§ **PROBLEM TO SOLVE**:
Report each line of the entries below that includes "name".

§ **THE INPUT**:

Content starts

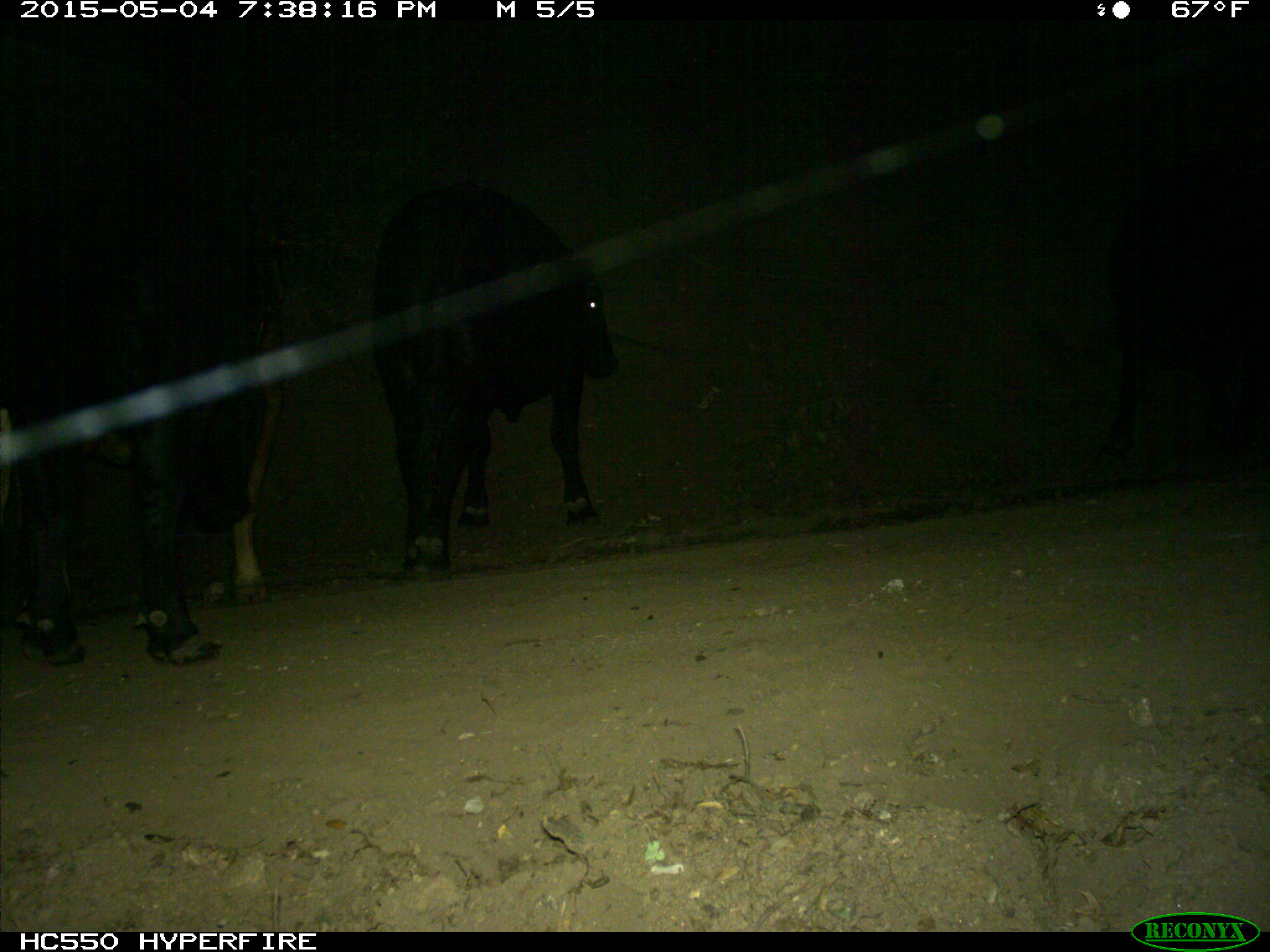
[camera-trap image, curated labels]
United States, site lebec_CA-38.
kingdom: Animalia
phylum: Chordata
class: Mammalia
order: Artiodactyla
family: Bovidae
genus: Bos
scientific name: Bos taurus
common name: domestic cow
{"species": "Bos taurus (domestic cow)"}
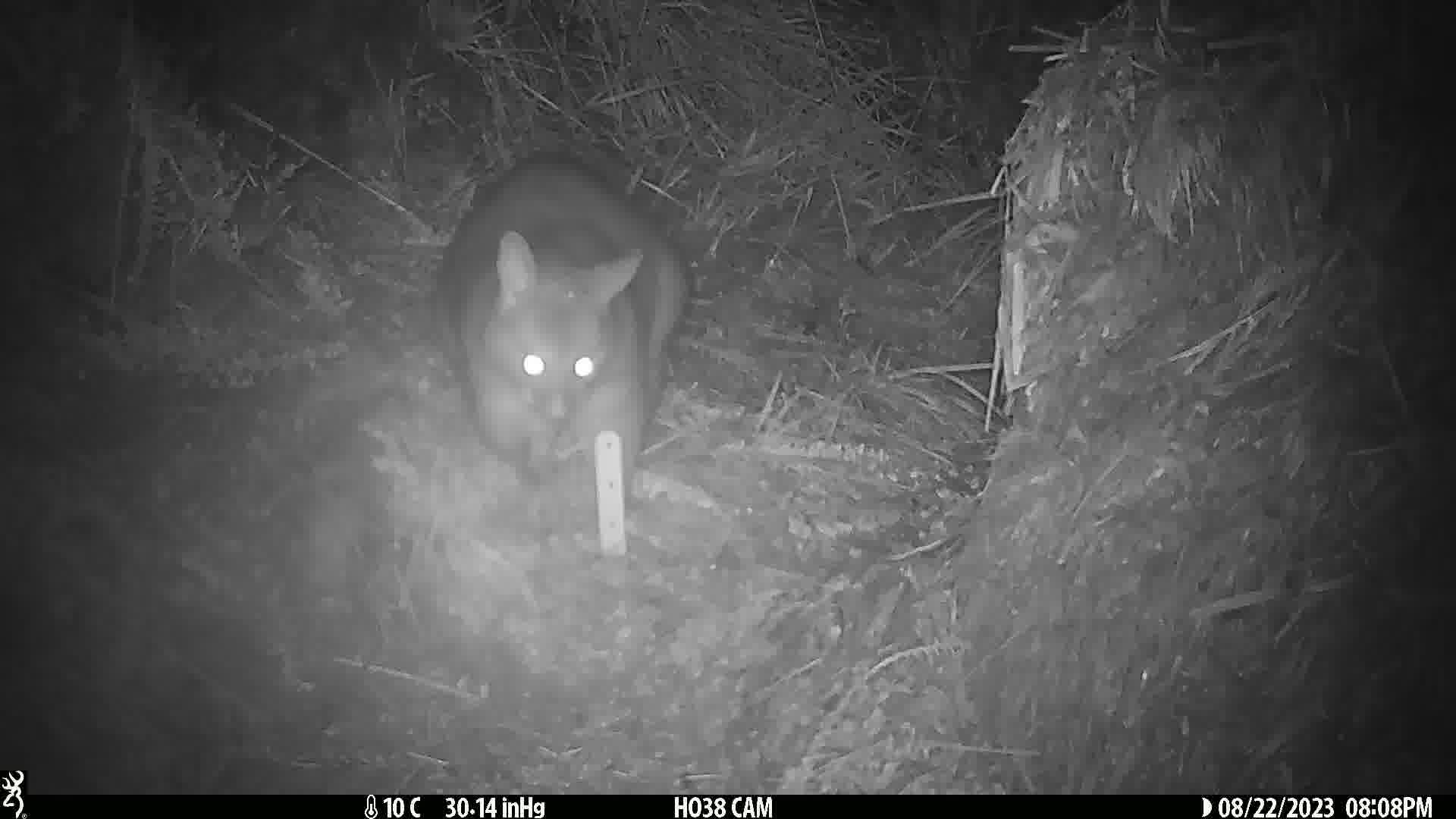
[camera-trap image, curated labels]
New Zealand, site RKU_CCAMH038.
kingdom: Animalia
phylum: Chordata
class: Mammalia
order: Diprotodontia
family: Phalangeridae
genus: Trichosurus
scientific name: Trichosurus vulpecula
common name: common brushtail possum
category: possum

Content ends
Content starts

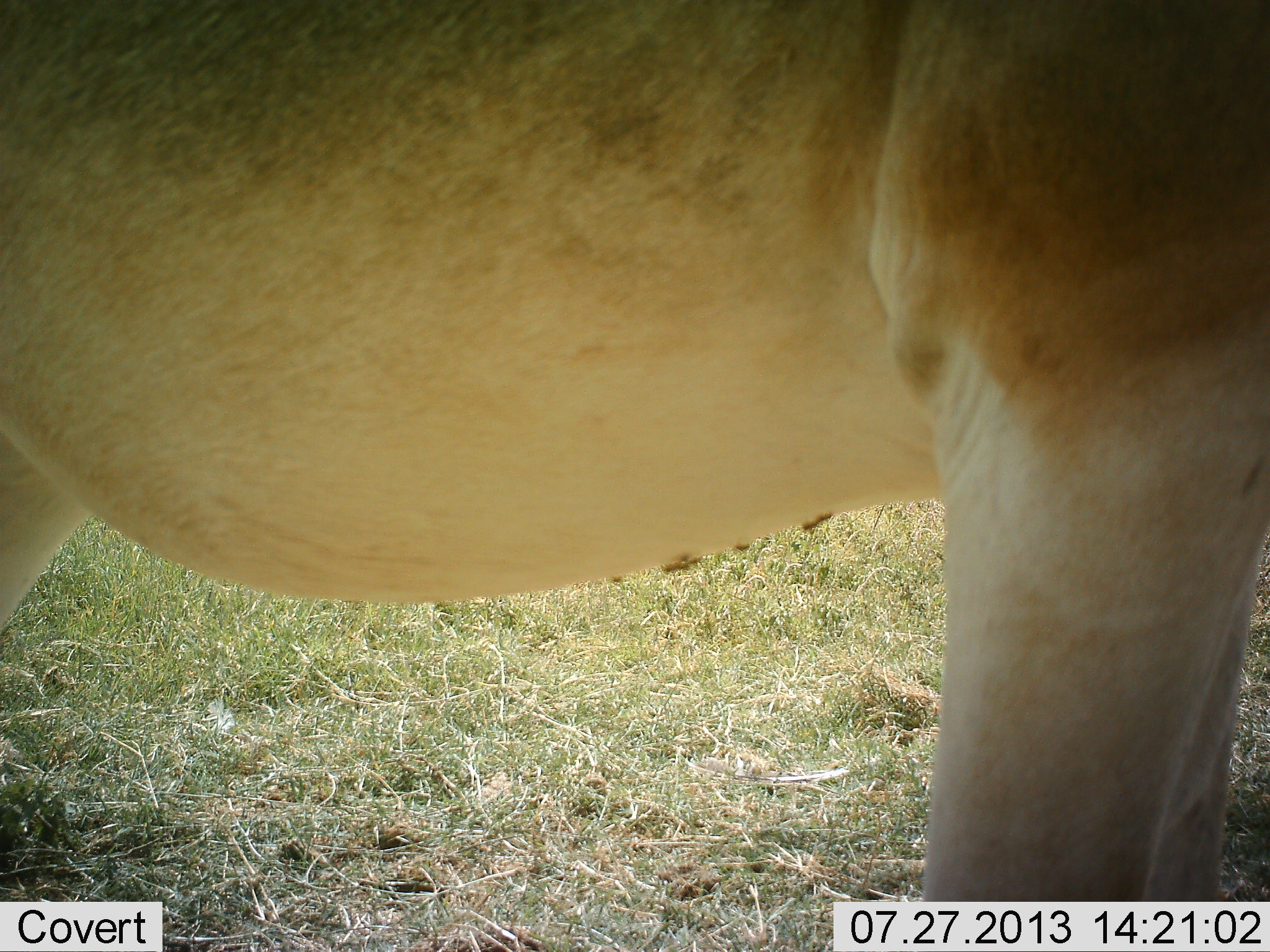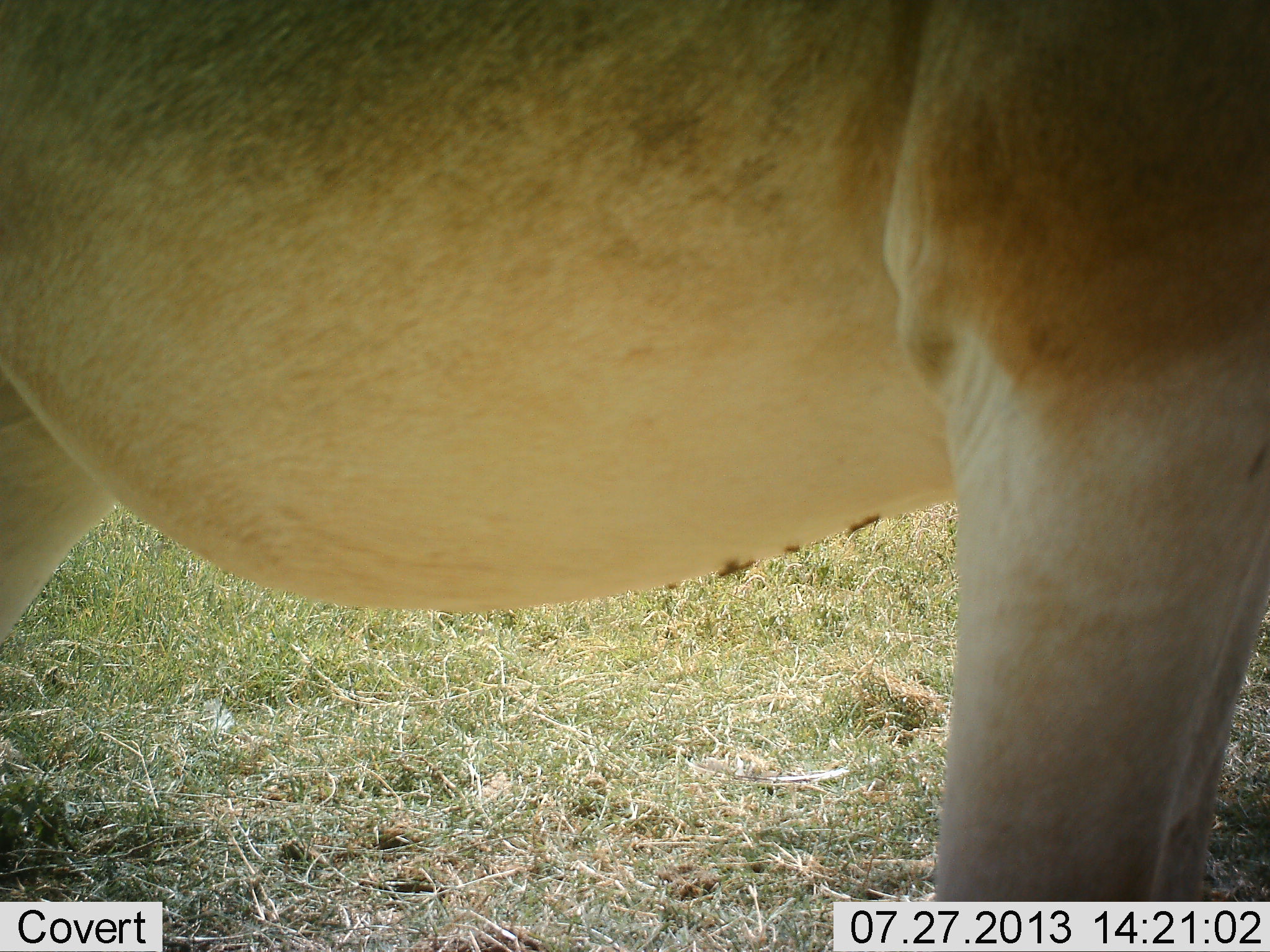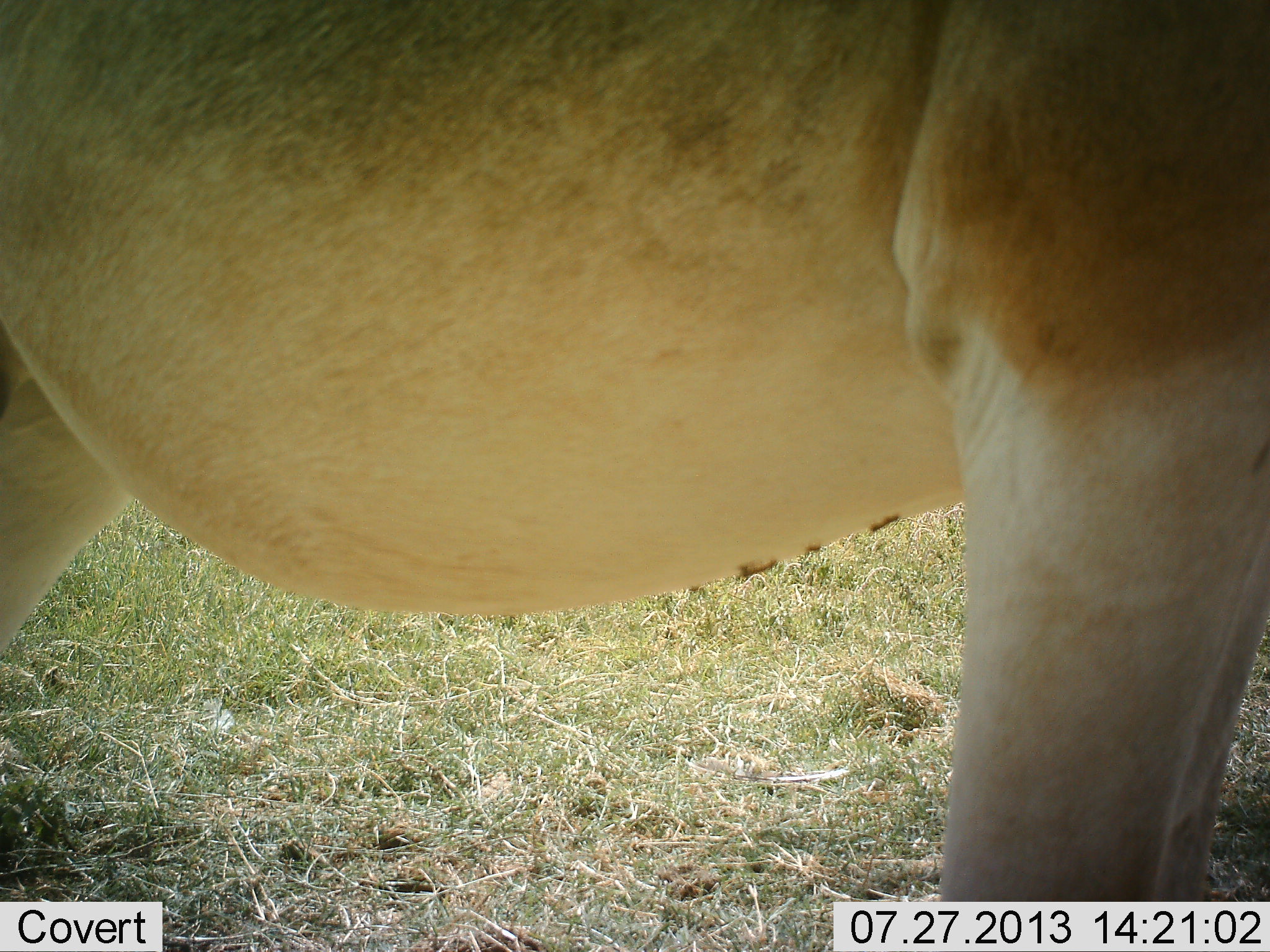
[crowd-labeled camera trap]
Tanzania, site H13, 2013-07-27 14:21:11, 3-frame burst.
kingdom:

Content ends

§ **TASK OUTPUT**:
scientific name: Bos taurus
common name: domestic cow
scientific name: Trichosurus vulpecula
common name: common brushtail possum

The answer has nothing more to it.